### [DOCUMENT SECTION]
— START —
SZIYS v Minister for Immigration and Citizenship
[2008] FCA 683
•16 May 2008
FEDERAL COURT OF AUSTRALIA
SZIYS v Minister for Immigration and Citizenship [2008] FCA 683
Migration Act 1958 (Cth) ss 91R(3), 424A
Kopalapillai v Minister for Immigration and Multicultural Affairs (1998) 86 FCR 547
Minister for Immigration and Ethnic Affairs v Wu Shan Liang (1996) 185 CLR 259
Re Minister for Immigration and Multicultural Affairs; Ex parte Durairajasingham (2000) 168 ALR 407
SZIYS v Minister for Immigration & Citizenship & Anor [2007] FMCA 2031SZIYS v MINISTER FOR IMMIGRATION AND CITIZENSHIP and REFUGEE REVIEW TRIBUNAL
NSD 2535 OF 2007
MCKERRACHER J
16 MAY 2008
SYDNEY
IN THE FEDERAL COURT OF AUSTRALIA
NEW SOUTH WALES DISTRICT REGISTRY
NSD 2535 OF 2007
ON APPEAL FROM THE FEDERAL MAGISTRATES COURT OF AUSTRALIA
BETWEEN:
SZIYS
Appellant
AND:
MINISTER FOR IMMIGRATION AND CITIZENSHIP
First RespondentREFUGEE REVIEW TRIBUNAL
Second Respondent
JUDGE:
MCKERRACHER J
DATE OF ORDER:
16 MAY 2008
WHERE MADE:
SYDNEY
THE COURT ORDERS THAT:
1.The appeal be dismissed.
2.The appellant is ordered to pay the costs of the first respondent fixed at $3,310.
Note: Settlement and entry of orders is dealt with in Order 36 of the Federal Court Rules.
— END —
### [DATA SECTION]
— START —
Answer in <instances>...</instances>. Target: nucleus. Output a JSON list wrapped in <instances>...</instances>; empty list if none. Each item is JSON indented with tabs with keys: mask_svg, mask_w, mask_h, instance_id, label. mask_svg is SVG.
— END —
### [GIVEN PROBLEM]
From the court order above, copy verbatim everything from "2.The appellant is" to "Federal Court Rules.".

### [WRITTEN ANSWER]
2.The appellant is ordered to pay the costs of the first respondent fixed at $3,310.
Note: Settlement and entry of orders is dealt with in Order 36 of the Federal Court Rules.